Türkiye'nin 2012'de dünyada altın aramalarına harcanan risk sermayesinin 11,5 milyar dolarından sadece 90 milyon dolarına sahip olduğunu belirten Akdur, kamuoyunda zaman zaman altın arama faaliyetlerine tepki gösterilmesine karşın, son 10 yılda ülkemizde altın madenciliğine yatırım yapan yerli ve yabancı yatırımcıların hem çok başarılı olduğunu, hem de karlı çıktığını belirtti.
Akdur, Türkiye'nin altın ticaretinde en önemli oyunculardan biri olduğunu, üretimin yüzde 20'sinin devlete doğrudan veya dolaylı bir şekilde geçtiğini, 2011 yılında 5 ton altına eşdeğer 424 milyon TL vergi verirken, 2012 yılında 5,6 ton altına denk 522 milyon liranın vergi olarak ödendiğini belirtti.

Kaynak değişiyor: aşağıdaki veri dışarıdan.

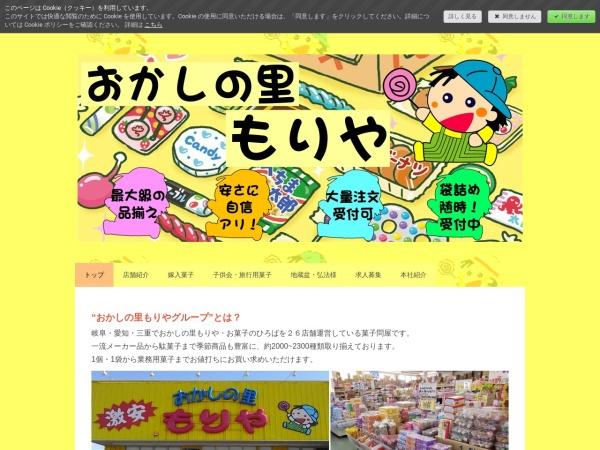 Screenshot of okashinosatomoriya.jimdofree.com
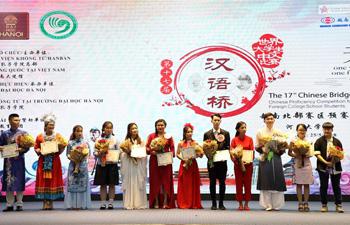 """17th """"Chinese Bridge"""" held in Hanoi, Vietnam"""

KUYAŞ Yönetim Kurulu Başkanı Sait Erdal Metiner ise KUYAŞ'ı kurmalarının nedeninin Kapalıçarşı ve civarında son derece sağlıksız ve yetersiz koşullarda üretim yapan sektörü, modern, çalışanların sağlığına değer veren, ihracata dayalı üretime imkan sağlayan, gelişen teknolojilere uyumlu, verimliliği arttıran ve küresel bir oyuncu olma yolunda Türkiye'ye yakışır bir seviyeye getirmek olduğunu söyledi.
Metiner, "Başbakınımız Recep Tayyip Erdoğan'ın belediye başkanı olduğu dönemlerde gösterdiği çabalarla, Kapalıçarşı ve Eminönü civarında yetersiz koşullardaki atölyeler oradan alındı, kentin kenarında endüstriye uygun bölgede, alt yapı ve ulaşım sorunları çözülmüş ve çağın gereği olan bir komplekse, Kuyumcu Kent'e yerleşme imkanı bulmuştur. Bu vesileyle sektörümüz adına Başbakanımız Sayın Recep Tayyip Erdoğan'a teşekkürlerimi bir borç biliyorum" diye konuştu.
KUYAŞ olarak dünyanın finans sektörüne armağan ettikleri kompleksin, ulaşım ve alt yapı bakımından en iyi şekilde konumlandırıldığına dikkati çeken Metiner, "Şimdi size setörümüzün yeni bir müjdesi daha var, onu vermek istiyorum. Kuyumcu Kent ve İstanbul Vizyon Park'ı daha da ileriye taşıyacak ve kompleksimizi finans sektörünün vazgeçilmezi yapacak, heyecan verici bir gelişme daha yaşıyoruz. Borsa İstanbul Altın Saklama Merkezi ve Elmas Borsası, Kuyumcu Kent ve İstanbul Vizyon Park'ın yanına gelecek. Borsa İstanbul Altın Saklama Merkezi ve Elmas Borsası bizim adeta pırlantamız olacak" dedi.

"Türkiye'ye duyduğumuz güven sarsılmadı"

NOOR CM Genel Müdür Jihad Shannak da grup olarak Türkiye 2023 vizyonuna ve İstanbul Finans Merkezi projesine inandıklarını, yine bu doğrultuda hedeflerini saptadıklarını, bölgenin parlayan yıldızı olarak tanımlanan Türkiye'nin lider konumunun önümüzdeki günlerde daha da güçleneceğini düşündüklerini söyledi.
Shannak, "Zaman zaman piyasalarda oluşabilecek kırılganlık ve risklerin olması Türkiye'ye duyduğumuz güveni sarsmamıştır" dedi.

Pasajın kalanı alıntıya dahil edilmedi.